Bristol Pride is in full swing, and last night I was down at the Watershed for a talk called Gender Trouble- What is gender? What does it mean?

It was a bit Gender 101, but it was nice to meet up with people, which is possibly part of the point of it. So I won't delve into what was said, because you had to be there really.

What was fun, though, was that the toilets had been labelled as UNISEX for the evening. Maybe it was because the management were nervous about having trans people around the place. But I prefer to think that it was a subversion-of-the-binary thing.

So when I went to the loo, I did a quick eeny-meeny-miny-mo and went into the first of the doors. And there were a couple of chaps standing at a urinal, doing what chaps do. That's OK, I'm cool with that. I popped into a cubicle trying not to feel out-of-place.

Later in the evening, I needed to go again, so I used the other door. By this time, the drink had been flowing generally, and there were several other people milling around. And all the people going into the right hand UNISEX loo were men, and all the people going into the left hand UNISEX loo were women.

Fair enough, probably. It reminds me of the time in John Reed's account of the Bolshevik revolution, Ten Days That Shook The World, where the revolutionary council votes enthusiastically to abolish smoking, and then continues smoking.


  1. I imagine the women collared the cleaner loo very early on, and kept it going, one after another, as 'their' loo.

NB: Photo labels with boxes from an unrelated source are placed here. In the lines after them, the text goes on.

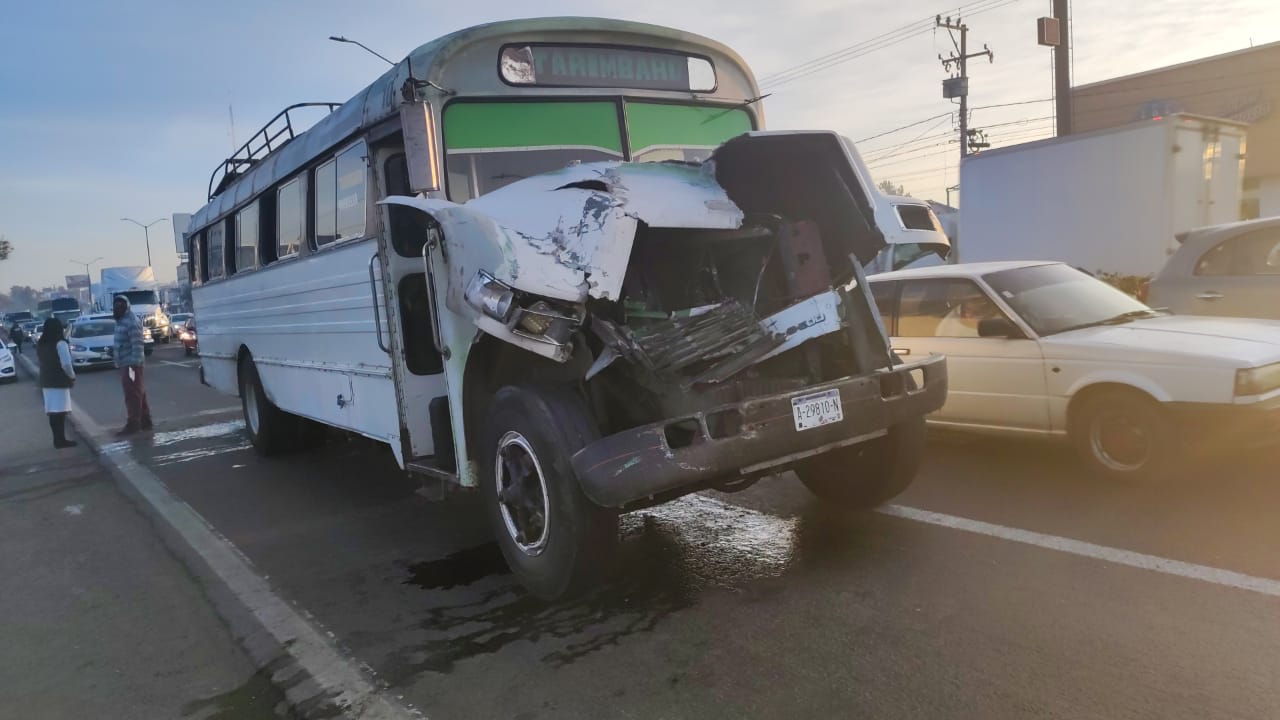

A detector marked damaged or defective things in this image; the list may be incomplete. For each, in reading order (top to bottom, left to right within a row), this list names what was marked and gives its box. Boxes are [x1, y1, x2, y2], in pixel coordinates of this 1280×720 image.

damaged bus front end [384, 131, 947, 597]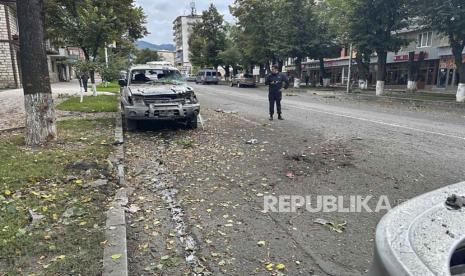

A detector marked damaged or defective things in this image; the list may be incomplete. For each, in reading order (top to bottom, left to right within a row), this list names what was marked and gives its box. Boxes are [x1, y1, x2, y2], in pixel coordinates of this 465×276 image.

broken windshield [130, 69, 184, 85]
damaged white suv [118, 64, 199, 129]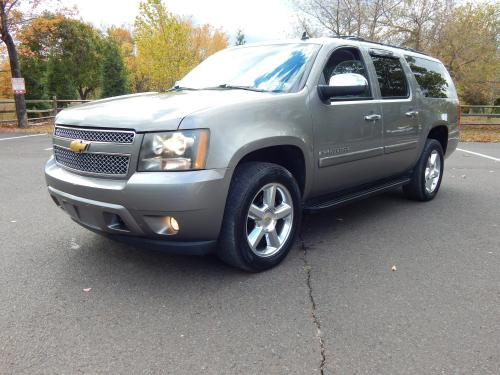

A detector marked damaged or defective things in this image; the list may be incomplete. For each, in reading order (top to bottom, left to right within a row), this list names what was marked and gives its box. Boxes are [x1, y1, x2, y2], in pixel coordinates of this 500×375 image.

road surface crack [300, 236, 328, 374]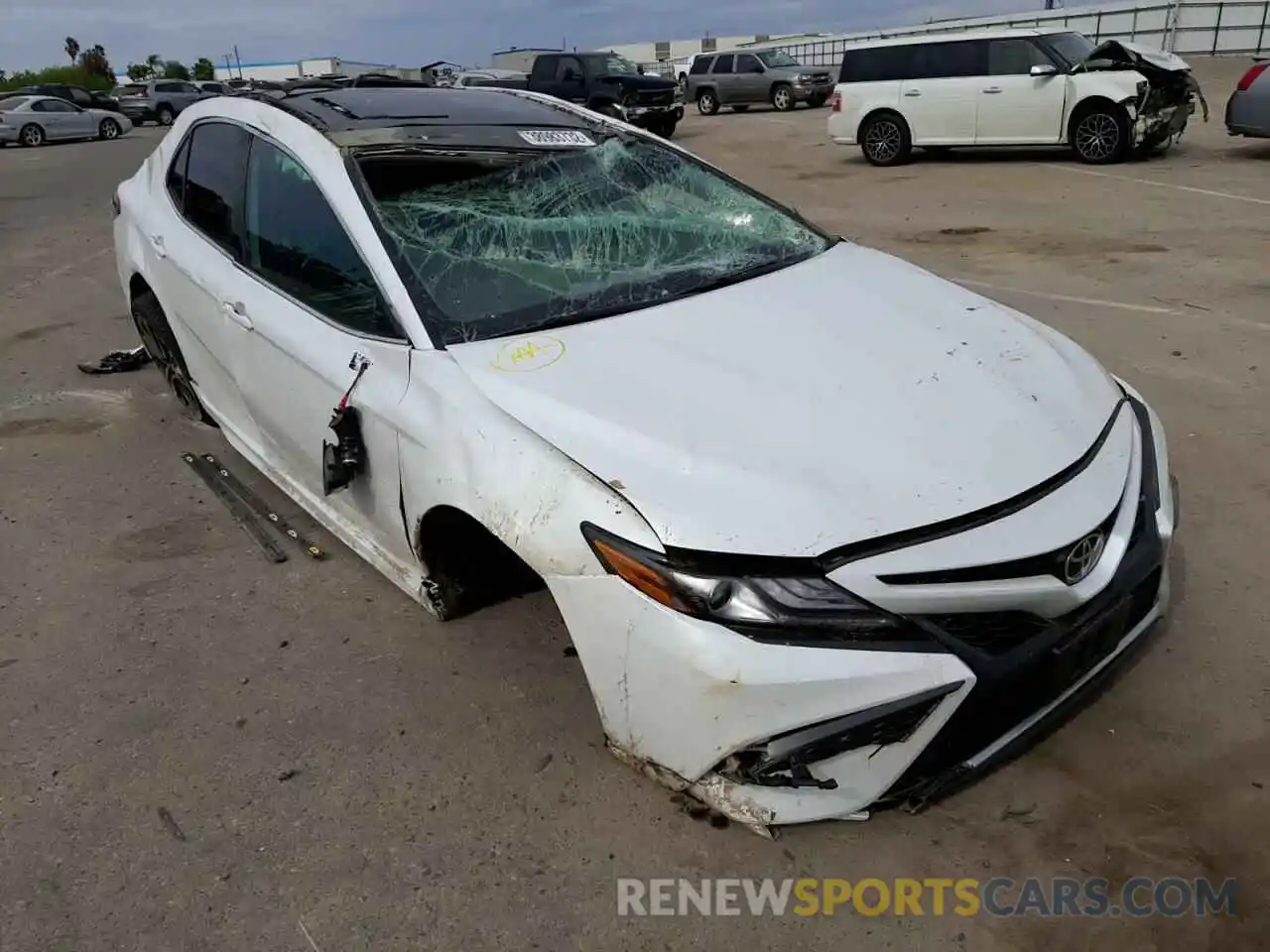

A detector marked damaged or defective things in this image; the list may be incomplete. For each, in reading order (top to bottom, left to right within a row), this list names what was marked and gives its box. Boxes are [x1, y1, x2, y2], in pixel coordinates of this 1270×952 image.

shattered windshield [365, 134, 832, 342]
cracked glass windshield [365, 137, 832, 347]
damaged white vehicle [114, 85, 1173, 837]
white damaged sedan [114, 85, 1173, 837]
wrecked car in background [114, 85, 1173, 837]
shattered windshield [756, 52, 797, 68]
front bumper damage [551, 386, 1173, 832]
broken front bumper [551, 388, 1173, 832]
shattered windshield [1046, 32, 1096, 66]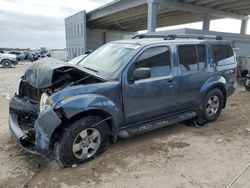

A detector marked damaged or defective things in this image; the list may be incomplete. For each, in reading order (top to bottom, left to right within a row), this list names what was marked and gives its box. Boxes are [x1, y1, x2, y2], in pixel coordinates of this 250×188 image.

front bumper damage [9, 95, 61, 156]
crumpled hood [23, 57, 81, 88]
damaged suv [9, 34, 236, 167]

    Let's face it, wee on the toilet seat (or on the nearby floor, men's aim being notoriously erratic) is dreadfully offputting. It's all right for hardy types who have lived before the mast. Namby-pamby sorts like to sit down on dry seats!


  2. Should have closed the "gents" for the night and taught them a few lessons like queuing and hygiene!

    Vive "LA" revolution!

    Caroline xxx

  3. The "seat up or down" issue is an incendiary one, I agree. I'm trying to teach my boys about aiming carefully and using toilets not trees in parks but ... for whatever reason I feel I am on a hiding to nothing.
    Anyway - surely the women should take possession of both sets of facilities for the evening - when are there ever enough Ladies' conveniences?
    I can't remember that bit about the Bolsheviks and smoking - sounds like a Monty Python sketch.

  4. I'm all for unisex loos in theory, though in reality blokes' bogs are pongy and often pretty rancid. (I used to have to go and fix them when they went wrong, on the ferry; one of the last encounters was some considerable time after midnight on a booze crooze, when the long urinal tray had become blocked with a false moustache, and the whole place was awash with piss sloshing to and fro with the rolling of the ship.... and of course there were drunken drongos wondering who or what I was, while I was sorting it out...)

    I just did a check, Federay, and it is not exactly as I remembered, but close enough. Maybe I was thinking of the film version... impressed that you've read it too, though!

  5. Dru, I'm just glad you can paint with words the unpaintable!